Abstract
Dexmedetomidine is an alpha-2 agonist sedative and analgesic used in anesthesia practice, and it has become more prevalent in the critically ill patients requiring short-term mechanical ventilation. While dexmedetomidine is known to have minimal effects on respiratory drive, it has been well-documented to cause bradycardia and hypotension, especially in patients with existing comorbidities. We present a patient without cardiovascular comorbidities who was in the surgical ICU under dexmedetomidine sedation. The patient went into asystole cardiac arrest after vagal stimulation. Return of spontaneous circulation was achieved using ACLS protocol. We offer a review of reported cases and make recommendations on the management of similar situations that may arise given the increasing use of dexmedetomidine.
Keywords: Dexmedetomidine, Cardiac arrest, Critically ill
Introduction
Dexmedetomidine is a selective alpha-2-adrenergic agonist. It is used for sedation, anxiolysis and analgesia. It does not depress the respiratory drive which is a desirable affect in critically ill patients [1]. Moreover, it can be administered in non-intubated patients making it useful in patients who will require short-term mechanical ventilation. While it is known to cause bradycardia and hypotension, little is known regarding the extent of these affects and its interactions with other drugs.
Case report
A 50-year-old female with a past medical history including only alcohol abuse was involved in a motor vehicle collision. She was intubated at the scene for low GCS. On presentation, she was hemodynamically stable. Hydromorphone continuous infusion was initiated on arrival. Imaging revealed bilateral rib fractures, left acetabulum fracture, and intra-abdominal free fluid.
She was taken to the operating room and found to have a full-thickness tear greater than 50% of the bowel lumen in the mid transverse colon with gross spillage. She underwent a colonic resection and left in discontinuity. Dexmedetomidine continuous infusion was initiated on hospital day 0 at a dose of 0.2 μg/kg/h (4.5 mL/h) and titrated to a maximum of 0.6 μg/kg/h (13.5 mL/h on hospital day 2) for ventilator dyssynchrony. She was taken back the following day for abdominal closure and the dexmedetomidine was weaned off. It was restarted at 0300 on hospital day 4 at 0.2 μg/kg/h for ventilator dyssynchrony.

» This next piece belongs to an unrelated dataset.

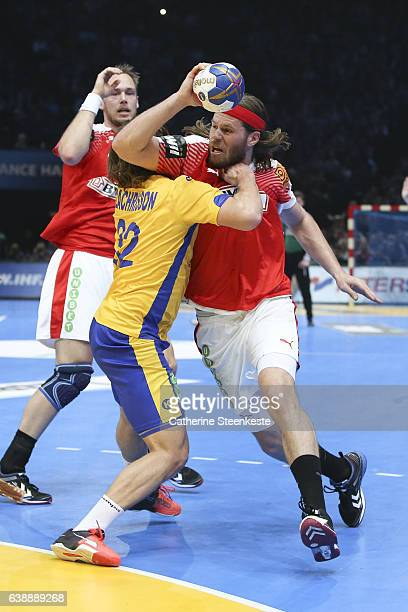 Mikkel Hansen of Denmark is trying to shoot the ball against Mathias Zachrisson of Sweden during the 25th IHF Men's World Championship 2017 match...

Throughout her hospital stay, she required vasopressor support with norepinephrine (reaching 14 μg/min) and vasopressin thought to be secondary to hypovolemic and distributive shock. Both agents were weaned hospital day 3. Furthermore, given her history of alcohol use, she was placed on a phenobarbital taper in addition to thiamine and folate. On hospital day 4, the patient's heart rate dropped about 30 beats per minute (from 97 to 69) after starting the dexmedetomidine at 0.2 μg/kg/h, but her mean arterial pressure remained stable between 65 and 76. Up to this point, daily EKG showed normal sinus rhythm. While having her endotracheal tube suctioned, she went into asystole. ACLS was initiated. She required one round of chest compressions and 1 mg of epinephrine before return of spontaneous circulation (ROSC) was achieved. She remained bradycardic with her heart rate ranging from 30 to 50 despite being on an epinephrine infusion. Cardiology was consulted and performed an echocardiogram demonstrating global hypokinesia with an ejection fraction (EF) of 45% which was a significant change from her echocardiogram three days prior showing an EF 65%. Laboratory values including troponin were unremarkable, and she was later extubated after meeting standard criteria.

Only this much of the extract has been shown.